Mini-Track 2: General Systems Analysis & Design Processes

Solomon Antony, Murray State University, santony@murraystate.edu
Akhilesh Bajaj, University of Tulsa, akhilesh-bajaj@utulsa.edu
Dinesh Batra, Florida International University, batra@fiu.edu

The objective of this mini-track is to bring together work on various processes that are adopted by an organization during the systems analysis and design phases of systems development or the purchase of off-the-shelf systems. These works include but are not limited to work process analysis, distributed and global aspects of team collaboration, and prototype development processes. Researchers can present technical, empirical, cognitive, pedagogical, theoretical, or applied aspects of processes related to Systems Analysis and Design, highlighting the continuing fundamental position of systems analysis and design in the IS discipline. Papers may cover topics including exploration and exploitation in software development, issues in managing globally distributed projects, and improving project management practices to address success dimensions such as scope, schedule, costs, and quality as well as co-creation of value for the customer. Work specific to modeling or agile development should be submitted to the relevant mini-tracks in this track.

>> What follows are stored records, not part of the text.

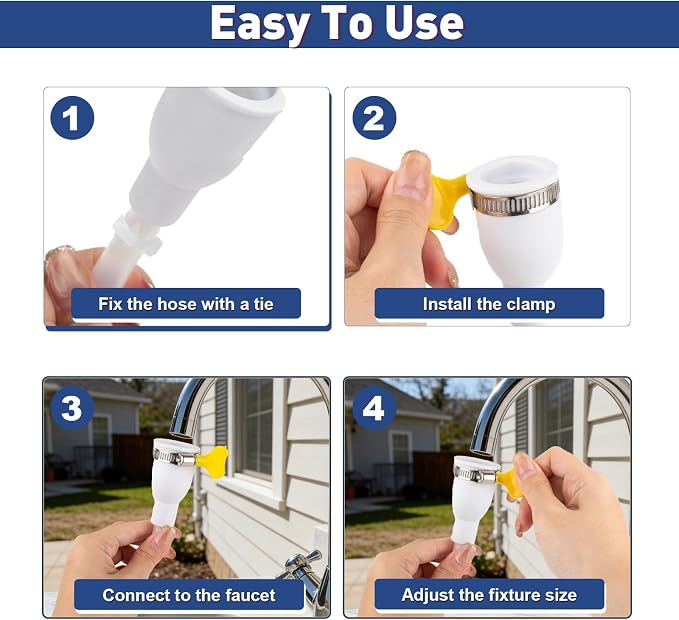 Easy To Use

1

Fix the hose with a tie

2

Install the clamp

3

Connect to the faucet

4

Adjust the fixture size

Mini-Track 3: Contemporary Issues in Agile Development

VenuGopal Balijepally, Oakland University, balijepa@oakland.edu
Sridhar Nerur, University of Texas Arlington, snerur@uta.edu
Torgeir Dingsøyr, SINTEF ICT, torgeir.dingsoyr@sintef.no
Nils Brede Moe, SINTEF ICT, nils.b.moe@sintef.no

The Agile manifesto, which introduced agile methodologies, is now more than a decade old. During this period, these methodologies have seen increased acceptance among software developers. This brings to the fore a number of research issues—adoption and/or adaptation of agile methods, agile project management, social aspects of agile development, distributed agile development, scalability of agile methodologies, and enterprise agility, to name but a few. The incorporation of myriad practices, particularly those advocated by lean principles, has only rendered the term “agility” more nebulous. Prospective research topics include lean and agile practices and their synergies/differences, and the role of agile/lean principles in facilitating flexible enterprise architectures. Considering the rapid growth of agile development practices, the Project Management Institute (PMI) recently introduced a new certification program focused on agile project management. This is expected to further consolidate and spread the use of agile development. Some illustrative project management aspects of agile development in need of research attention include cost and schedule estimation/planning, resource allocation, risk management, and change control management. This mini-track will provide a forum for researchers to address fundamental issues regarding agile development practices as well as contemporary topics raised by its widespread acceptance and use.